La tradición escultórica de la caja tenía sobre todo en EE.UU. dos importantes precedentes. El primero, sin duda, Marcel Duchamp, cuyo trabajo todavía era desconocido para el gran público; pero el segundo era Joseph Cornell, quien precisamente había colaborado con Duchamp en sus Boites en valise, e hizo de la caja un objeto artístico socialmente aceptable. Por ello, no es del todo cierto que Westermann se encontrase absolutamente huérfano de toda tradición. También Torres-García había trabajado en Nueva York haciendo juguetes de madera desde los años veinte, y, por otra parte, la tradición surrealista del collage y el assemblage tampoco le eran tan extrañas a contemporáneos de Westermann como Rauschenberg y sus Combine Paintings.

De este modo, terminó alcanzando un cierto reconocimiento.

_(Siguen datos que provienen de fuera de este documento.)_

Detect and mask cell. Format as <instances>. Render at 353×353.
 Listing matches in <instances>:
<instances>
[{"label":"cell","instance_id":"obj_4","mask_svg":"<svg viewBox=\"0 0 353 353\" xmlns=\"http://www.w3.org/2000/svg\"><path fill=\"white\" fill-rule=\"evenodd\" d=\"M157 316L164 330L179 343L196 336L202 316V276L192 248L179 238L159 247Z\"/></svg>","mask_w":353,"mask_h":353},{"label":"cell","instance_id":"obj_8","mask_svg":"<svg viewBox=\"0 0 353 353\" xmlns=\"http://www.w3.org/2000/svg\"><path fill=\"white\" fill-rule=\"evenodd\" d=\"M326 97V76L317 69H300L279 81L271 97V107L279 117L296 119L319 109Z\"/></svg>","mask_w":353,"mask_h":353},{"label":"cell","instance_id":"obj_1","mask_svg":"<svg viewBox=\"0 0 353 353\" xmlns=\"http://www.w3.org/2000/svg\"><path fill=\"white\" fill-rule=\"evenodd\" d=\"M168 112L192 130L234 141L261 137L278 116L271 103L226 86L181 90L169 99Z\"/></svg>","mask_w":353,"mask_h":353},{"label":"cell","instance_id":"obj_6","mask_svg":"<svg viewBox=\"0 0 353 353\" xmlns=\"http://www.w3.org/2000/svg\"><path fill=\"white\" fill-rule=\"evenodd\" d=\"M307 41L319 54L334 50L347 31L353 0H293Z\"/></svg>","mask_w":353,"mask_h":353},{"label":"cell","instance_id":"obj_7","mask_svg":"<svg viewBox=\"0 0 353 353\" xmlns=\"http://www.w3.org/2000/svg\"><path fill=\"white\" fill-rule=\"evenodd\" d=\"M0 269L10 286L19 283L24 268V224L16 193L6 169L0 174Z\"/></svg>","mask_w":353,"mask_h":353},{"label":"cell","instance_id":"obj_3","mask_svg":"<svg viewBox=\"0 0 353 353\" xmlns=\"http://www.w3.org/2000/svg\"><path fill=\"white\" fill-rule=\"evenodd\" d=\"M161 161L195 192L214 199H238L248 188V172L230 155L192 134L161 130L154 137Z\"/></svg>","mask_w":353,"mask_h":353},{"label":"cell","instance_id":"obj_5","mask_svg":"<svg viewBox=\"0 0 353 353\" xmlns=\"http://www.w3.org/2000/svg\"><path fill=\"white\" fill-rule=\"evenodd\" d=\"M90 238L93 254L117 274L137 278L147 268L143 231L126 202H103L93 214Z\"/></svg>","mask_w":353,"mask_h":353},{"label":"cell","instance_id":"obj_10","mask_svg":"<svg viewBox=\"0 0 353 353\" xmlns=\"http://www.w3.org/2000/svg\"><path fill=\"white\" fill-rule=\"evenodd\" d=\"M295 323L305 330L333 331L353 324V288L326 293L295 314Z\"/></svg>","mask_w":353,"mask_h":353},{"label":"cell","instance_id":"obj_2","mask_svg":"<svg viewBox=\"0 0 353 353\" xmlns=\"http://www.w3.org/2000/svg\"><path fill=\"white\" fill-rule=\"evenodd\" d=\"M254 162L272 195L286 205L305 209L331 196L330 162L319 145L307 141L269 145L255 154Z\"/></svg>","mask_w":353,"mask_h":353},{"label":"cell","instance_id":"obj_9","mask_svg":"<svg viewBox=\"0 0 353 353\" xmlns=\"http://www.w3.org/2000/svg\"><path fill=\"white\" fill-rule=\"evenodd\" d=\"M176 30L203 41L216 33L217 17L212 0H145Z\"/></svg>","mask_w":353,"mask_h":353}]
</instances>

Un joven Donald Judd -el gran defensor del Minimal, en las antípodas de su trabajo- sorprendió reseñando elogiosamente su escultura, y la obra de Westermann llegó incluso a ser portada de un número de Art Forum del año 1967.

La exposición de Madrid constituye la primera gran retrospectiva de su obra en Europa. Reúne cerca de ciento treinta obras del artista, entre esculturas y grabados, que han sido traídas de distintos museos y colecciones privadas de Estados Unidos.